For srun_disaggregated.sh, it follows a very similar flow, but instead launches three srun jobs instead of two. One for frontend, one for prefill worker, and one for decode worker.

Example Request#

To verify the deployed model is working, send a curl request:

# NOTE: $HOST assumes running on head node, but can be changed to $HEAD_NODE_IP instead.
HOST=localhost
PORT=8000
# "model" here should match the model name returned by the /v1/models endpoint
curl -w "%{http_code}" ${HOST}:${PORT}/v1/chat/completions \
  -H "Content-Type: application/json" \
  -d '{
  "model": "'${SERVED_MODEL_NAME}'",
  "messages": [
  {
    "role": "user",
    "content": "Tell me a story as if we were playing dungeons and dragons."
  }
  ],
  "stream": true,
  "max_tokens": 30
}'

Cleanup#

To cleanup background srun processes launched by srun_aggregated.sh or srun_disaggregated.sh, you can run:

pkill srun

Known Issues#

This example has only been tested on a 4xGB200 node setup with 16 GPUs using FP4 weights.
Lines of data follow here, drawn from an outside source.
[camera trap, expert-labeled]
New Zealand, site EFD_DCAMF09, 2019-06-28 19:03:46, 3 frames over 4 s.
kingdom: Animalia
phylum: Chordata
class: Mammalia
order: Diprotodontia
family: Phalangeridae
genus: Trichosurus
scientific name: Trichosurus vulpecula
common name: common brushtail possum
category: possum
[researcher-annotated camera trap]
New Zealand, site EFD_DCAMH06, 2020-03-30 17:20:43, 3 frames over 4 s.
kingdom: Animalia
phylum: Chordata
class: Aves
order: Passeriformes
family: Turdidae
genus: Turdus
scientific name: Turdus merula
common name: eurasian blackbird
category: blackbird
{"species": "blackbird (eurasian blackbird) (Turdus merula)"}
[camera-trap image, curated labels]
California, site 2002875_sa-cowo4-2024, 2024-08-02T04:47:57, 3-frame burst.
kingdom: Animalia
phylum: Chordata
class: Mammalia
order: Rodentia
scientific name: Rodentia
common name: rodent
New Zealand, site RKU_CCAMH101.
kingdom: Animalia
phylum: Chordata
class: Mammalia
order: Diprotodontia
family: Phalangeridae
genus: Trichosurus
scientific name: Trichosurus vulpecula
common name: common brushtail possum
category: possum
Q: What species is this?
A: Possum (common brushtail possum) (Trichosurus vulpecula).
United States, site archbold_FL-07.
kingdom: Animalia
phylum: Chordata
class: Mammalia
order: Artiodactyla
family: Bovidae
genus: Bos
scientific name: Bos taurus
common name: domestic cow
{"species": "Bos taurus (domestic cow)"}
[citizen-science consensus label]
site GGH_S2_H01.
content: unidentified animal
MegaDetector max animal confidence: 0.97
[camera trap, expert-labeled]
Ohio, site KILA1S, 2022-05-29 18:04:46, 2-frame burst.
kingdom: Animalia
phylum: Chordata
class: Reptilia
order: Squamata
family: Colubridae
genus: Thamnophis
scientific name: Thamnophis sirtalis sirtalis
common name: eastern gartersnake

In theory, the example should work on alternative setups such as H100 nodes with FP8 weights, but this hasn’t been tested yet.
WideEP configs in this directory are still being tested. A WideEP specific example with documentation will be added once ready.
There are known issues where WideEP workers may not cleanly shut down:
- This may lead to leftover shared memory files in /dev/shm/moe_*. For now, you must manually clean these up before deploying again on the same set of nodes.
- Similarly, there may be GPU memory left in-use after killing the srun jobs. After cleaning up any leftover shared memory files as described above, the GPU memory may slowly come back. You can run watch nvidia-smi to check on this behavior. If you don’t free the GPU memory before the next deployment, you may get a CUDA OOM error while loading the model.
- There is mention of this issue in the relevant TRT-LLM blog here.